#### What this task involves
For each line below that holds "frames", return the line as it stands.

#### Task input
---

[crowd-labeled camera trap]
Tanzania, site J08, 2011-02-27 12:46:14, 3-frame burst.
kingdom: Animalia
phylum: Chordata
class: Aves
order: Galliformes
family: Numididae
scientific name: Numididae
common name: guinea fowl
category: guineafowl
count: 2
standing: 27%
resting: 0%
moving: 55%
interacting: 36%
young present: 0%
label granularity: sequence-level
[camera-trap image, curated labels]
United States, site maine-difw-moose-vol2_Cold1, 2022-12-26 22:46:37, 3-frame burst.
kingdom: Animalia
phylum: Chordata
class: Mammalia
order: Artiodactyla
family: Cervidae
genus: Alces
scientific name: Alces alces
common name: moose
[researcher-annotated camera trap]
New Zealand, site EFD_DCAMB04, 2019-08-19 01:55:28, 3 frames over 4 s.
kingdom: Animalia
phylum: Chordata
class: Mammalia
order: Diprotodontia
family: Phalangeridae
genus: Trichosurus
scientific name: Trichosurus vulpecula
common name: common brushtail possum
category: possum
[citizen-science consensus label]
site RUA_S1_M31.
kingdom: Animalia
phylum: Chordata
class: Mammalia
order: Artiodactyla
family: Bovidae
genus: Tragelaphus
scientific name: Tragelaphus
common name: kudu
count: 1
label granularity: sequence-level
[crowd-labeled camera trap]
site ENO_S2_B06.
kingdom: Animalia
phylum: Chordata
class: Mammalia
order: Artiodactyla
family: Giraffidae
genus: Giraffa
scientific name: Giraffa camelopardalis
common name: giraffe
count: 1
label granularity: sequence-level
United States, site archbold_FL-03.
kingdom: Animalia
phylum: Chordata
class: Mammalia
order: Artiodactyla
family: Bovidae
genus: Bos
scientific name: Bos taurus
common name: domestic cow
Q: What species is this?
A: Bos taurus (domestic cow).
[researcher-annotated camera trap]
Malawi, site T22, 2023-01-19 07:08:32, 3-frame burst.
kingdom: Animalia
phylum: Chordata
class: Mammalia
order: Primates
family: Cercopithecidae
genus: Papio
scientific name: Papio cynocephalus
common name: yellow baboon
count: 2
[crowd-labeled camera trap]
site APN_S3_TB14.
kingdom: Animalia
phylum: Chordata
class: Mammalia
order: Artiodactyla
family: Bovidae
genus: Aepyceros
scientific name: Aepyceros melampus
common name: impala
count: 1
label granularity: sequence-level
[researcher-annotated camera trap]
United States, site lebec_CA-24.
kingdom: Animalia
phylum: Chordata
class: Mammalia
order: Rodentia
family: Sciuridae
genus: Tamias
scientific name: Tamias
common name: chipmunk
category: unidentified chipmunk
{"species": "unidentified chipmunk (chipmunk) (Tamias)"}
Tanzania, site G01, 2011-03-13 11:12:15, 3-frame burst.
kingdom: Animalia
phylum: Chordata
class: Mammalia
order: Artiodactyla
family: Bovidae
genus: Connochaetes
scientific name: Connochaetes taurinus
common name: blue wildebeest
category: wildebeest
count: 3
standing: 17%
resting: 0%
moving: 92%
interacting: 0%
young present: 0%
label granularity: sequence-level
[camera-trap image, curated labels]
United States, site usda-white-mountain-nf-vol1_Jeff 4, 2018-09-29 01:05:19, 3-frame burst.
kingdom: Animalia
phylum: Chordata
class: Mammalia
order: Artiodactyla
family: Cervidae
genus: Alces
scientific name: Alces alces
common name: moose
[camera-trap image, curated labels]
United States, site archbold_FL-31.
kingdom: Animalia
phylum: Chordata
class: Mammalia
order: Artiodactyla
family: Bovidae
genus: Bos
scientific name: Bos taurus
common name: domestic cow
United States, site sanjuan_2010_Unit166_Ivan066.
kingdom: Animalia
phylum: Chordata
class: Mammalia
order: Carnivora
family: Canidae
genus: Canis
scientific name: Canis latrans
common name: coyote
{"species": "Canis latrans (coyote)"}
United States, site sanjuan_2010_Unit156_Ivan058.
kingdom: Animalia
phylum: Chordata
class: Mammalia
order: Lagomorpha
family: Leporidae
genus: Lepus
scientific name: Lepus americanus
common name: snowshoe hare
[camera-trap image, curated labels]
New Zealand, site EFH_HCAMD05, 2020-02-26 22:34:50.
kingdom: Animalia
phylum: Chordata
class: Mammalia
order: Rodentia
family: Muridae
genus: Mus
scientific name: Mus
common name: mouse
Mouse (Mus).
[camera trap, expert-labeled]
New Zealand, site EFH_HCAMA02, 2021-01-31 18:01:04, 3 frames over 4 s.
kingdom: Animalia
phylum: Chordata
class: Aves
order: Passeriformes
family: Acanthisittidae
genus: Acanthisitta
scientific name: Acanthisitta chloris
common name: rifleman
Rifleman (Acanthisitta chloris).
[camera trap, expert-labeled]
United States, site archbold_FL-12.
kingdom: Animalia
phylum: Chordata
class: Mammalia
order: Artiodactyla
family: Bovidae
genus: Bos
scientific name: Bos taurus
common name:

---

#### Exercise output
New Zealand, site EFD_DCAMB04, 2019-08-19 01:55:28, 3 frames over 4 s.
New Zealand, site EFH_HCAMA02, 2021-01-31 18:01:04, 3 frames over 4 s.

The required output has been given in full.